Say what you will about the CRTC, they are consistent. Over almost two decades, several governments and numerous changes of Commissioners, they continue their preference for facilities-based competition, while only tolerating competitive dependence on the incumbents as a brief-as-possible transition phase. They know very well that facilities-based competition is an exceedingly-expensive proposition where cable/wire/fibre must go in the ground, but I imagine they believe that there is no point in delaying the chance for progress by giving competitors easy access to the incumbents' networks, whether it be for basic telephony or broadband. The policy message is becoming clearer with every CRTC action: they will not be the small guys' big brother to ensure that GAS is provided unencumbered.
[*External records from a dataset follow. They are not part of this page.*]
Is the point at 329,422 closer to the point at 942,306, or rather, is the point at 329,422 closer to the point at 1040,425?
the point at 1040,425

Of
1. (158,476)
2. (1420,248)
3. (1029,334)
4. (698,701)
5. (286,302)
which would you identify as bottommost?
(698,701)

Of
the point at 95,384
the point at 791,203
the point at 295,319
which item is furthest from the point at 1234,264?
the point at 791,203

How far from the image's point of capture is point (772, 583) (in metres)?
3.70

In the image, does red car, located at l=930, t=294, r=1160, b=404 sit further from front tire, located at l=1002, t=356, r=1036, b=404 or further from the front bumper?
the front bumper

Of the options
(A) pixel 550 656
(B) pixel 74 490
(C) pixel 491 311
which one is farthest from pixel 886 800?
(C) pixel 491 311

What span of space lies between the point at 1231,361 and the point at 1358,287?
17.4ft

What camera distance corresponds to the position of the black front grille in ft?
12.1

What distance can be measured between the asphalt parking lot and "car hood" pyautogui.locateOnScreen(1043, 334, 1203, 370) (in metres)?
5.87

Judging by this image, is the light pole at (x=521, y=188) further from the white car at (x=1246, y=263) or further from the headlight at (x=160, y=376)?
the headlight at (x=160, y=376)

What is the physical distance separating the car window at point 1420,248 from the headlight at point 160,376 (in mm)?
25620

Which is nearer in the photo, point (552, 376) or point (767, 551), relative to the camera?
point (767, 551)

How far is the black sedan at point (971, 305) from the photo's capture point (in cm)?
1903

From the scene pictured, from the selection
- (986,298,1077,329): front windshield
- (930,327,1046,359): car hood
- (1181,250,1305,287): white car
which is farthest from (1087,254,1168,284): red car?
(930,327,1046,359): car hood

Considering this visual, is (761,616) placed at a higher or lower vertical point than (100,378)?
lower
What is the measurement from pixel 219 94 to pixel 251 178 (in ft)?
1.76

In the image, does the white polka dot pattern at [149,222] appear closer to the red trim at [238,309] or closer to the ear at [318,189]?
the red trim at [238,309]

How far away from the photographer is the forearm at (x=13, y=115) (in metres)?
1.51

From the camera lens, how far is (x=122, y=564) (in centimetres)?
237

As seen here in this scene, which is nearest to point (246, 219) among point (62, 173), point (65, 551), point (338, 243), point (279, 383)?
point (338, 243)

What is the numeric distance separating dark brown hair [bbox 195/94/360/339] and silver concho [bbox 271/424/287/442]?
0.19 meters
Competitive alternatives are regrettably elusive. These are currently limited to dry copper loops (unbundled by the telco), mobile wireless and fixed wireless (e.g. Wi-Max). Dry loops aren't cheap, but they are largely unencumbered since everything at the network-end of the loop belongs to the competitive provider of telephony and DSL. However, if you are far from a central office, you may see poor data rates; this is overcome by the telco with the deployment of remote DSLAMs, but these access points are unavailable to competitors.

With no relief expected, ever, for GAS encumbrance, perhaps this will give a small boost to emerging wireless providers. I say 'perhaps' since, as noted earlier, the number of potential subscribers most adversely affected by throttling, privacy and UBB on GAS are a small minority of broadband users. This will change as more people use the internet to access higher-bandwidth media sources, but it could still take some years before those numbers become sufficiently attractive to justify investment in new wireless and fibre networks. If you are one of that small, high-usage minority at present, I have little hope to offer for the next few years.